Problem description:
Start at the top line and retype the data exactly through to the end.

Data to use:
____
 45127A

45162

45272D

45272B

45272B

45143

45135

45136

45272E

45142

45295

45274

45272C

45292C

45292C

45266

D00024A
____
Written answer:
 45127A

45162

45272D

45272B

45272B

45143

45135

45136

45272E

45142

45295

45274

45272C

45292C

45292C

45266

D00024A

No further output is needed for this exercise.